Stated problem:
According to the To Catch a Cheater text, how many subscribers does the web series have?

Excerpt provided:
....

- Genre: "Reality" Comedy
- Created by: Sameer Bhavnani;
- Directed by: Sameer Bhavnani (2016–present)
- Presented by: Luis Mercado (2016–present), Sameer Bhavnani (2016–present)
- Country of origin: United States
- Original language: English
- No. of episodes: 188

Original release
- Network: YouTube
- Release: May 31, 2015

= To Catch a Cheater =

 To Catch a Cheater is a scripted American web series published on YouTube. With over 3 million subscribers, the web series supposedly follows people suspected of committing adultery, or cheating, on their partners. Actors have repeatedly come out in interviews and videos admitting the series is completely scripted, a claim producer Sameer Bhavnani states is not true and that the show features real couples and those claiming are actors are couples who "have changed their mind and regret being on the show".

....

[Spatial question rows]
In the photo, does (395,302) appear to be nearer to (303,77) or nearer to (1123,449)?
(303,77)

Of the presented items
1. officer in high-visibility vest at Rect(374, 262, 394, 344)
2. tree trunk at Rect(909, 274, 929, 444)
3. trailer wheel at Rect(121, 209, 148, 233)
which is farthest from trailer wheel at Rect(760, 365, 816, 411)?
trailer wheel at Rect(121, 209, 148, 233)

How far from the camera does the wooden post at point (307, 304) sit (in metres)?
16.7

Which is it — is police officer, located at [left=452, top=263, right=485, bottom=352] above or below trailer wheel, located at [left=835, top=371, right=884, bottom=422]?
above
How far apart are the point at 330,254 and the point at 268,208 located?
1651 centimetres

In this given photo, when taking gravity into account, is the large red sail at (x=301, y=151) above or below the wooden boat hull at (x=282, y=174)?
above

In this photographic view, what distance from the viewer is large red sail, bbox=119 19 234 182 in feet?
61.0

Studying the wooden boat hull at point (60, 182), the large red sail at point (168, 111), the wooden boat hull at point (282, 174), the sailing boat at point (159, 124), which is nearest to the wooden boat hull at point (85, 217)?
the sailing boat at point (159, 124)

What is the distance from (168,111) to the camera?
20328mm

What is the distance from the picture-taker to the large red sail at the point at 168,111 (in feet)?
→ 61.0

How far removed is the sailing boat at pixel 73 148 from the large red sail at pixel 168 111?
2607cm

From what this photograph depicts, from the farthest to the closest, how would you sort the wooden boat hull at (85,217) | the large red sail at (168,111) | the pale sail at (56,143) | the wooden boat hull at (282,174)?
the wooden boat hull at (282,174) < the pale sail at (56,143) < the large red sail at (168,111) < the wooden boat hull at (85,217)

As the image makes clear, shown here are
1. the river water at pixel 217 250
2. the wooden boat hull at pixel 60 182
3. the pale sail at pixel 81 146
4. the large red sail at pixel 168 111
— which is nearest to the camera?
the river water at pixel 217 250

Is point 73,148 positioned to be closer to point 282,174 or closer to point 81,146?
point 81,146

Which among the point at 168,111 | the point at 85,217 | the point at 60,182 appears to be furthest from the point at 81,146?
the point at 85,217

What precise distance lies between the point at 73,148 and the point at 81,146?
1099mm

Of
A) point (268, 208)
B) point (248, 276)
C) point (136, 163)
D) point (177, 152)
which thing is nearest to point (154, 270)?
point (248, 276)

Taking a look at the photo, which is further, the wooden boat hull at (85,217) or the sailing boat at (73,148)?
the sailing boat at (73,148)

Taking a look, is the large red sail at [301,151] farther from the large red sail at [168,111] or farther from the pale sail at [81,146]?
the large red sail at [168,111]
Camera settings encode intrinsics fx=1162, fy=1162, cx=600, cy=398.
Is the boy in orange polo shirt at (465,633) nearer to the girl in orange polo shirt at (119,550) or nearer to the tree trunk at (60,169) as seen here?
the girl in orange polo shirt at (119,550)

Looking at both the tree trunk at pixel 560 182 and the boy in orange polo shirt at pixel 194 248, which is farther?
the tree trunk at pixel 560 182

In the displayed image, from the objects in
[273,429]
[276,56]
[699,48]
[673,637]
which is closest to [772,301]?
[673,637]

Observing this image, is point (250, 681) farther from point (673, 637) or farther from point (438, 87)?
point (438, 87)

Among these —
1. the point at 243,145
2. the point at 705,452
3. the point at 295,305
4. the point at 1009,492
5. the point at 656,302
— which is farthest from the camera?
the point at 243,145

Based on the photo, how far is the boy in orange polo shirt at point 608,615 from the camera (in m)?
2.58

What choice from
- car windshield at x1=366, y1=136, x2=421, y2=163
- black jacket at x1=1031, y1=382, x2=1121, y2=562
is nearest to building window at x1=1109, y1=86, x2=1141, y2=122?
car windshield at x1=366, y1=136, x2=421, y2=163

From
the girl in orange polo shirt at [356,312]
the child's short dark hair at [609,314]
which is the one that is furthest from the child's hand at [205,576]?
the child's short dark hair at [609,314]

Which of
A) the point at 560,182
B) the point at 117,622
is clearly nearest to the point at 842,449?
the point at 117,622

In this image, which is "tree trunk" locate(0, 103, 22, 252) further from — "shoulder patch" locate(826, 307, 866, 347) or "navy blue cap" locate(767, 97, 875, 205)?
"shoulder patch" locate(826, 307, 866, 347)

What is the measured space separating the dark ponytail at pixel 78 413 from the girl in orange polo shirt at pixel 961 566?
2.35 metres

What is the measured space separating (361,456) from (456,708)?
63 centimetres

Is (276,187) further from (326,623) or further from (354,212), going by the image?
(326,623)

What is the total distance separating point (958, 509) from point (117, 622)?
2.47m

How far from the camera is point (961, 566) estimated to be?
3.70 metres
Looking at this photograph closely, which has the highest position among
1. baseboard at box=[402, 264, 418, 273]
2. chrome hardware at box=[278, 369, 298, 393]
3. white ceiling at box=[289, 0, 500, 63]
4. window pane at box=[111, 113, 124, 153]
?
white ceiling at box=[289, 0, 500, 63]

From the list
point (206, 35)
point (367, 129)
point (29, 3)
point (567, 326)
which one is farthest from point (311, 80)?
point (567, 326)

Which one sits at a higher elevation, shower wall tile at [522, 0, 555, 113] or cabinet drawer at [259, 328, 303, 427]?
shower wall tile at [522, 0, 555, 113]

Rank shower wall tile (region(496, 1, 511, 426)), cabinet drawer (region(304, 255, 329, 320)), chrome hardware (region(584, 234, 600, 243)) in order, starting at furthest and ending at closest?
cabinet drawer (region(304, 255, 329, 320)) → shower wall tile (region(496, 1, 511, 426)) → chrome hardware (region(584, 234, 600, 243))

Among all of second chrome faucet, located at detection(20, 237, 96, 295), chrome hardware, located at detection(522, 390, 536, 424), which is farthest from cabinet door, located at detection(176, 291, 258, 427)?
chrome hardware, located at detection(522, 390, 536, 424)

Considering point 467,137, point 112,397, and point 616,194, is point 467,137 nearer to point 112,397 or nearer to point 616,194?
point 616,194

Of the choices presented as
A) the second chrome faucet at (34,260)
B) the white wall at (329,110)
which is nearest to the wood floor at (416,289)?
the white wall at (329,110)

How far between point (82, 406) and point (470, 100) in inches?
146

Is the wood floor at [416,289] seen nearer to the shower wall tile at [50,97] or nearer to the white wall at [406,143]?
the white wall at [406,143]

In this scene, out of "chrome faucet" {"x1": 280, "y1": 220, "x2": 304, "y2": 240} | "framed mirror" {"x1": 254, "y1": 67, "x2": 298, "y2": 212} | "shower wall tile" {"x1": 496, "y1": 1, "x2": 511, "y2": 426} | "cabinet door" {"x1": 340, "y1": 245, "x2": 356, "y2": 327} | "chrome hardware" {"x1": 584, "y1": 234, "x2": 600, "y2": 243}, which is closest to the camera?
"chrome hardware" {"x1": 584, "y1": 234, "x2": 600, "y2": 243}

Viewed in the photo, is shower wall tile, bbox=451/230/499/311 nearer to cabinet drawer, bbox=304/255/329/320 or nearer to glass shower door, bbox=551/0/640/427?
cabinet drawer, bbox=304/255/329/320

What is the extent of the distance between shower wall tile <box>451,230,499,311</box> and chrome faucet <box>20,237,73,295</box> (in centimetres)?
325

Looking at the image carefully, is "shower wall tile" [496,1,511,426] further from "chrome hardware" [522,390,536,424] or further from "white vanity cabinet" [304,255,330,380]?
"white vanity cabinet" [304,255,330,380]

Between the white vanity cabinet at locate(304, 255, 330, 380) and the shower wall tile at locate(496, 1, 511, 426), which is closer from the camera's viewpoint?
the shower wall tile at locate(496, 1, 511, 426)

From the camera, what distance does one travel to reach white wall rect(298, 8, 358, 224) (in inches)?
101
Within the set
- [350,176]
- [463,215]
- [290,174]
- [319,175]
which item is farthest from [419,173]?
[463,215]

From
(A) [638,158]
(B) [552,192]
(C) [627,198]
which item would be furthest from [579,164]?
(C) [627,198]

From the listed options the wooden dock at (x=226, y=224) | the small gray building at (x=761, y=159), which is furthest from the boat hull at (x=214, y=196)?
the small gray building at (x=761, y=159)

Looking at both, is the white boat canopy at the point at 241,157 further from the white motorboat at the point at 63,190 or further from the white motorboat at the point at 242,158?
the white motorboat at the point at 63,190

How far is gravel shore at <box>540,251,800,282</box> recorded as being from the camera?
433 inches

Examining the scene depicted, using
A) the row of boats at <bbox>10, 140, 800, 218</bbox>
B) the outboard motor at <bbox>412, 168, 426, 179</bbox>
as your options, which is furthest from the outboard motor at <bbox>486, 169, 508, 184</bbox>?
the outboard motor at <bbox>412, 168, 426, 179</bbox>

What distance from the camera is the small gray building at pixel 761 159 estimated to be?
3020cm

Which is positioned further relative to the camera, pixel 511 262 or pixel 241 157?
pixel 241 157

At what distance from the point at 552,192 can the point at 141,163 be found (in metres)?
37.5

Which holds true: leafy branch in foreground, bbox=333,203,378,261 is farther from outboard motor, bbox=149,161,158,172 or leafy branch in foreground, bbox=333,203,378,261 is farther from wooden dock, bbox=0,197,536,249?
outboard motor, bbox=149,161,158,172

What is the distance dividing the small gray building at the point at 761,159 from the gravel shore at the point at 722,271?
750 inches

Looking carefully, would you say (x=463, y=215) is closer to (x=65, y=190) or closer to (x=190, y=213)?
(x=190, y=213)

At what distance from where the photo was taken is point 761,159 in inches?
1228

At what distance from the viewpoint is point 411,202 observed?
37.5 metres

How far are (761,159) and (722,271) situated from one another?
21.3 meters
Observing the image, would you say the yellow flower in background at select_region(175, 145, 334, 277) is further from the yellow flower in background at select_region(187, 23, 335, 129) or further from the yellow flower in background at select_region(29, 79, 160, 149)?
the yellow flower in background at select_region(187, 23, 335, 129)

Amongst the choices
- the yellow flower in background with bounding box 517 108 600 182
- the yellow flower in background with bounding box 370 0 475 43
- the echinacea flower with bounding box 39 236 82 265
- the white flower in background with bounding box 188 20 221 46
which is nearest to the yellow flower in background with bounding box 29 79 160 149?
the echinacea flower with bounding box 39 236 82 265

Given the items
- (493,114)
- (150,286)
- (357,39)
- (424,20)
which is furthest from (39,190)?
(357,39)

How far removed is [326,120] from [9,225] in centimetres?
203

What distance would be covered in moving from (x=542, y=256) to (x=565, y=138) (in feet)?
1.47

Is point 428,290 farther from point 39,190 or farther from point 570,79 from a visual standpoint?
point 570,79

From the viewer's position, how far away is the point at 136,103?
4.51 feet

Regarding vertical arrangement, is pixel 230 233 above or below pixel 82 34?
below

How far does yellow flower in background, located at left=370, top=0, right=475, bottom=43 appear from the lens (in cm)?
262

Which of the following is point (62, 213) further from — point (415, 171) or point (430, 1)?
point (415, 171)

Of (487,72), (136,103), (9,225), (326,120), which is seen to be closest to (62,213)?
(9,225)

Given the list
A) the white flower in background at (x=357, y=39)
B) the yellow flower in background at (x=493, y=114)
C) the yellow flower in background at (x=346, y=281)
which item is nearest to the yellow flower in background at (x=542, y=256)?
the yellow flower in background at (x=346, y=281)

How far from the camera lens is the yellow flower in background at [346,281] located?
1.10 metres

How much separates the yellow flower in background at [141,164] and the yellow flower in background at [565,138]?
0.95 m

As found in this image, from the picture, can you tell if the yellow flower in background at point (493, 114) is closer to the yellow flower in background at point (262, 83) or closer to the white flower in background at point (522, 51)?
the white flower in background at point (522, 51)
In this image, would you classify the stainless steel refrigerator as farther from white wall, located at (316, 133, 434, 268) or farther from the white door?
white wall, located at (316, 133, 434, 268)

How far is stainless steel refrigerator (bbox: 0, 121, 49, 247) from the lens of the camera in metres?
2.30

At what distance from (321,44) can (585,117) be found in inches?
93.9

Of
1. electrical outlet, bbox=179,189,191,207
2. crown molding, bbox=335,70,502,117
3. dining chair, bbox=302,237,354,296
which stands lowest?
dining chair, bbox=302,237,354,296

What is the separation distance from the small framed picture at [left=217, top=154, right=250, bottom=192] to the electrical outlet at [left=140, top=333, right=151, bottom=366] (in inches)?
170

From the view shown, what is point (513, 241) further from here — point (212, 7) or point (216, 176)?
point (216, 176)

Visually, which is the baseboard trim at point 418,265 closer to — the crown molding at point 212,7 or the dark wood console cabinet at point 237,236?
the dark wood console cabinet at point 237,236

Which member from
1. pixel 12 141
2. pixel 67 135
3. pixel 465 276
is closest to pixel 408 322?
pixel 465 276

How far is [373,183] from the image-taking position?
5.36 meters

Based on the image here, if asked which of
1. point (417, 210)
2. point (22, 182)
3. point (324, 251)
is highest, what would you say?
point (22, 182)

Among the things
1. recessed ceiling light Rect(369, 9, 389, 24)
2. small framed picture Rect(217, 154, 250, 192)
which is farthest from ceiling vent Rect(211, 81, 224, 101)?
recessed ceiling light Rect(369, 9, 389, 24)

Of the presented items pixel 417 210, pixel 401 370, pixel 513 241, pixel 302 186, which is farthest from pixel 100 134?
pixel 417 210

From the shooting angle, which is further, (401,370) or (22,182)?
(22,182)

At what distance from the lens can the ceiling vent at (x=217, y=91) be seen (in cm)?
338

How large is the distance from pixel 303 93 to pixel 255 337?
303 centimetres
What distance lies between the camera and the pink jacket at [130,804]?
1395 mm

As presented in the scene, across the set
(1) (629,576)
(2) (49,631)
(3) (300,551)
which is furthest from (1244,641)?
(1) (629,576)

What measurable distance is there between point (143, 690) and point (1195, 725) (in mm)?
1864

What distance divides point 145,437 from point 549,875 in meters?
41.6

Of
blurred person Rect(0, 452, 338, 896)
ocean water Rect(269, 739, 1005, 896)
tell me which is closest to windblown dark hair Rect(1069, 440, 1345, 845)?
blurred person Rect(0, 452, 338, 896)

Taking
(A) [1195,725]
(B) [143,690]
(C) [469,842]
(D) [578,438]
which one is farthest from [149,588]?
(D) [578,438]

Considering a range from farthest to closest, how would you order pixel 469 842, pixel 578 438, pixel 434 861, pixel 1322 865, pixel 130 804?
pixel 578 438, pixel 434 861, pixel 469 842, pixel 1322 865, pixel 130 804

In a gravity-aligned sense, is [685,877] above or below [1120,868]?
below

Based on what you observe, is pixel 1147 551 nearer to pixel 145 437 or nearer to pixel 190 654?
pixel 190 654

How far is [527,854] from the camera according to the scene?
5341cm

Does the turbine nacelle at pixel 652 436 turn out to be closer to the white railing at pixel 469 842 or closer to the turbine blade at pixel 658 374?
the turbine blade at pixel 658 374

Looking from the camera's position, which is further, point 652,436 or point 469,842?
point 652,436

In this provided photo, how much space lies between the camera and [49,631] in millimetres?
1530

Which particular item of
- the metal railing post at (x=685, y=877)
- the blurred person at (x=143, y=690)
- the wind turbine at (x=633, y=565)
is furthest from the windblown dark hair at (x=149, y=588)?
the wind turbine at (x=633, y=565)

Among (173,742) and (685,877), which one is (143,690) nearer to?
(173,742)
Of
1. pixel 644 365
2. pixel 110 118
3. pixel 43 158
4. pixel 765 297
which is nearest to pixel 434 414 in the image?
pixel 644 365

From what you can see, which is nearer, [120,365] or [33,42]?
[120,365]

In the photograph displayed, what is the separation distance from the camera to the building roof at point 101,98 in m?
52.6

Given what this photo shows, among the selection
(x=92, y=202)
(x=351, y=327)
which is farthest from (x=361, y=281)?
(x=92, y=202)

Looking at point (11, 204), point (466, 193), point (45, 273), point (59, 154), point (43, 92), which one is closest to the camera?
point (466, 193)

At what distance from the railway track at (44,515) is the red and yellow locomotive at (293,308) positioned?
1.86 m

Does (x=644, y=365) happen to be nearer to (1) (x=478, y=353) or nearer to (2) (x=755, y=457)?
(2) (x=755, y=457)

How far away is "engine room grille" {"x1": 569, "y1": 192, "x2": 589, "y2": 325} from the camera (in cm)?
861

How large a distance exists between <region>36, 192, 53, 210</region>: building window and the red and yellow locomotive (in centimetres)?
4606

....

Solution:
Over 3 million.